Dapprima tentò di sostenere che l’omosessualità doveva essere peccaminosa perché impediva la riproduzione della razza umana, ma anche questo argomento fu scartato in quanto, come il d’Aquino osservò nella Summa Theologica, “un dovere può essere di due tipi: l’uno può essere imposto all’individuo come obbligo che non può essere ignorato senza commettere peccato, l’altro può essere imposto ad un gruppo.
Nel secondo caso nessun individuo è obbligato ad adempiere quel dovere. Il comandamento che riguarda la procreazione si applica alla razza umana nel suo insieme ed essa è obbligata, nel suo insieme, ad aumentare fisicamente di numero. Perciò è sufficiente per la razza che alcune persone si impegnano a riprodursi fisicamente”.
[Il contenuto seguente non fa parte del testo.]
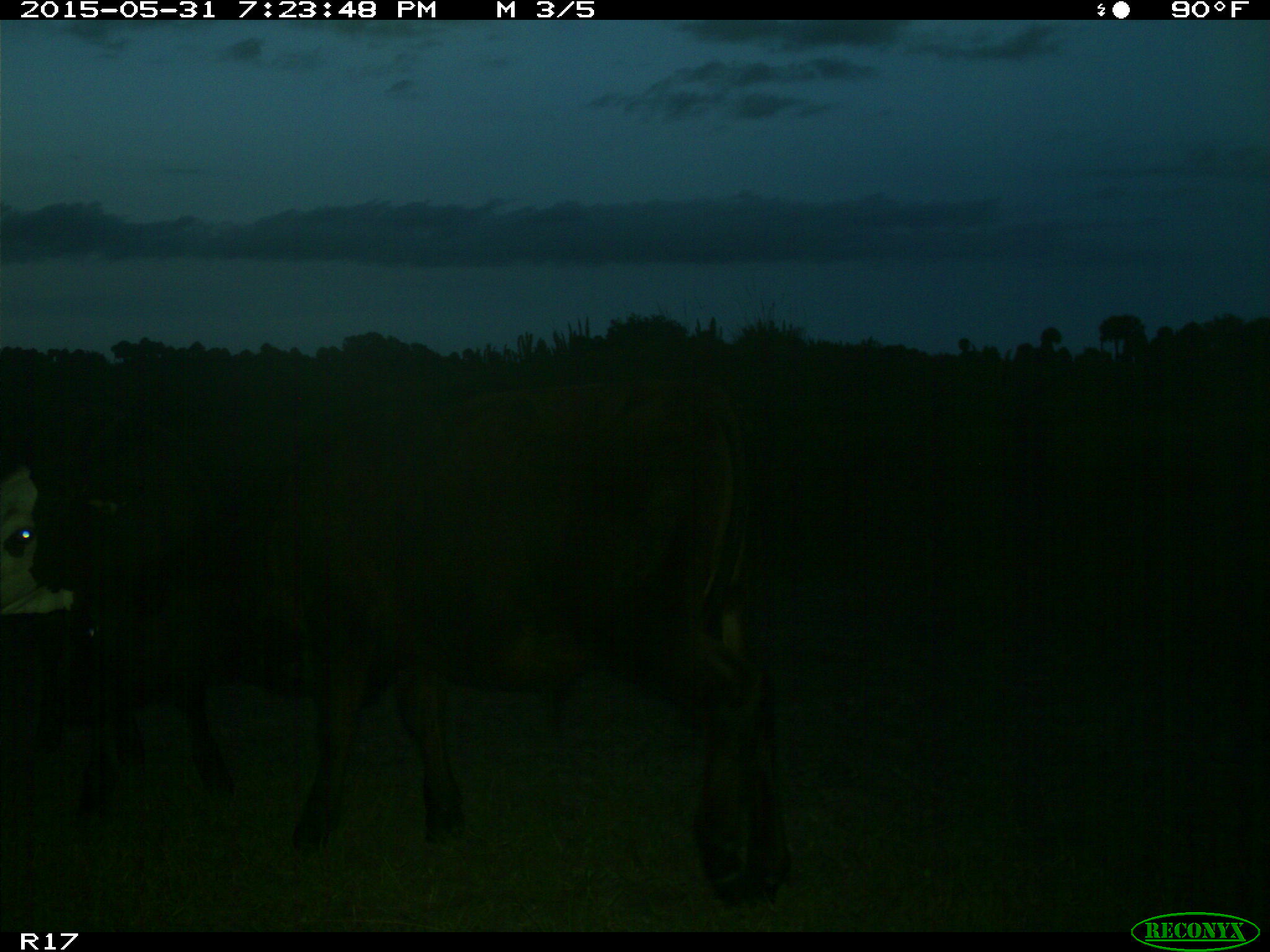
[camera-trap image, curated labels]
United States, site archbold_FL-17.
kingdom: Animalia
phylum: Chordata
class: Mammalia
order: Artiodactyla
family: Bovidae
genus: Bos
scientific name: Bos taurus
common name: domestic cow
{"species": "Bos taurus (domestic cow)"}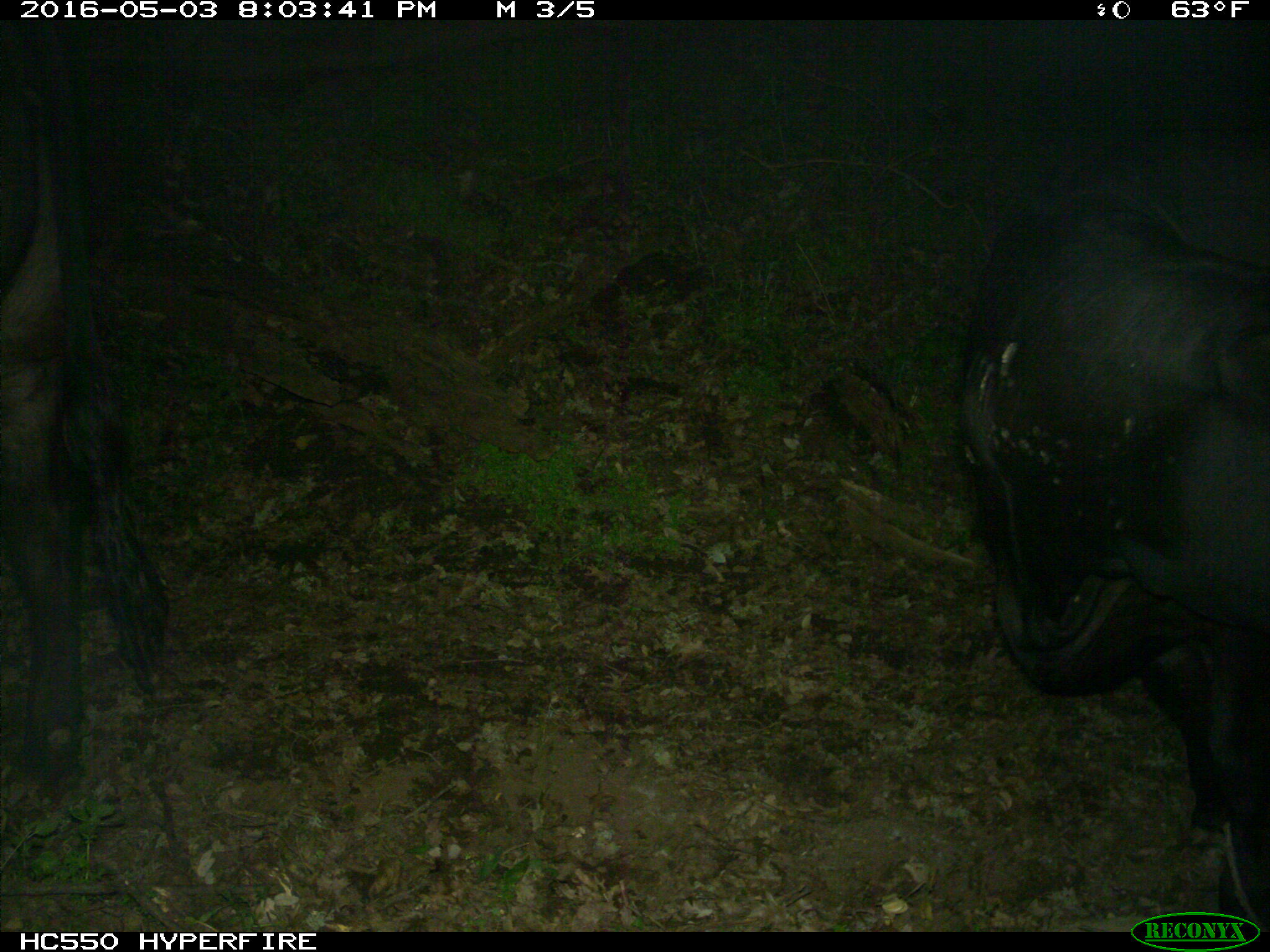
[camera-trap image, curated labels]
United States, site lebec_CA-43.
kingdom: Animalia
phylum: Chordata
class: Mammalia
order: Artiodactyla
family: Bovidae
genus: Bos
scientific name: Bos taurus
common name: domestic cow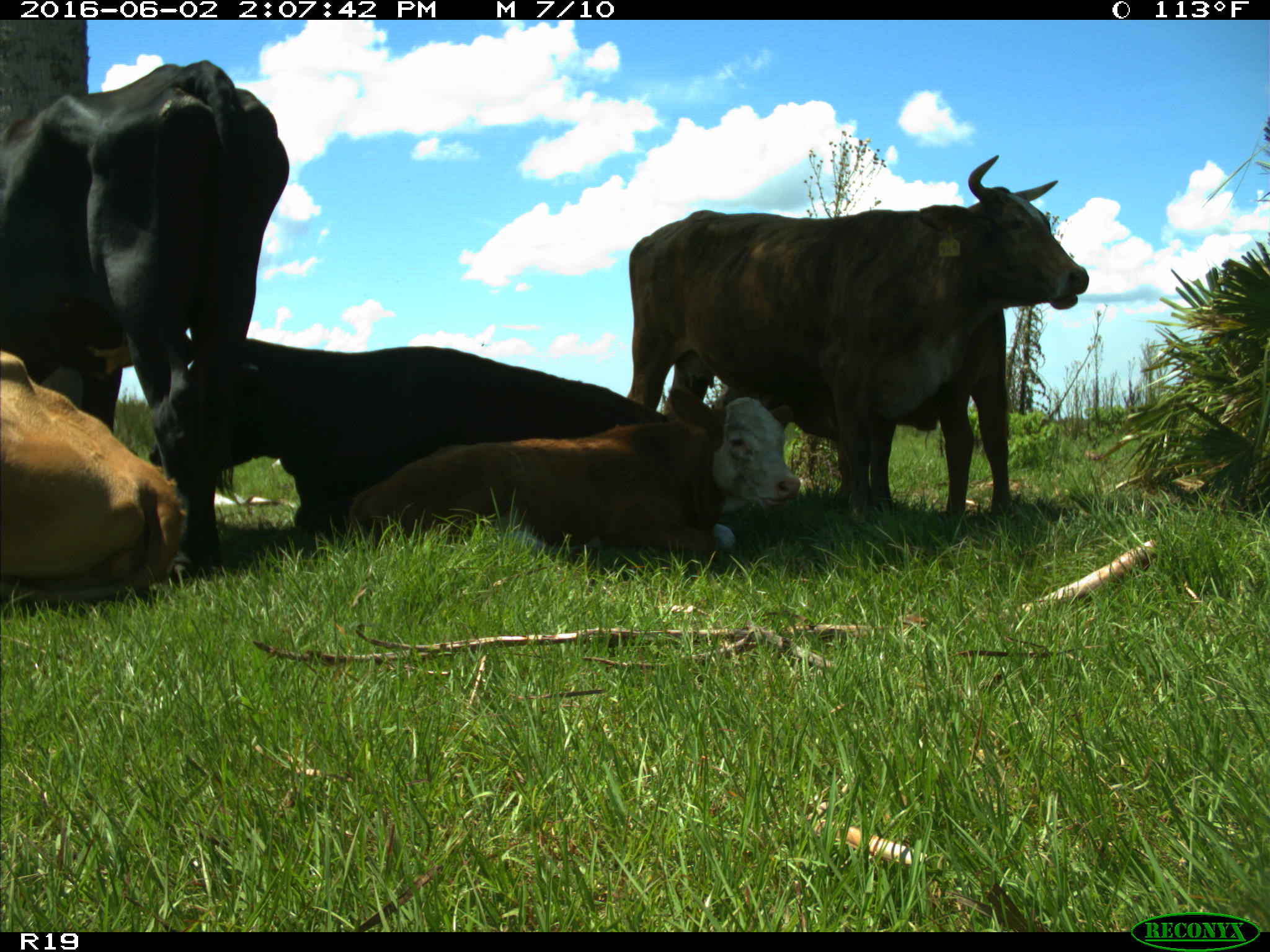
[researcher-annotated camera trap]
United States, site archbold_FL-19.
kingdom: Animalia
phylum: Chordata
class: Mammalia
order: Artiodactyla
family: Bovidae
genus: Bos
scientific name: Bos taurus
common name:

Inoltre, il d’Aquino ammette nella Summa Theologica che l’omosessualità era assolutamente connaturata a diversi individui e perciò incolpevoli.
Per quale ragione, allora, si sosteneva che era innaturale? In un terzo caso egli ammette che il termine “naturale” nei fatti non ha alcun significato morale, ma è semplicemente un termine che si applica alle cose che sono fortemente disapprovate. “L’omosessualità”, dice, “è definito il vizio innaturale dalla gente comune ed è per questa ragione che può essere definita innaturale”.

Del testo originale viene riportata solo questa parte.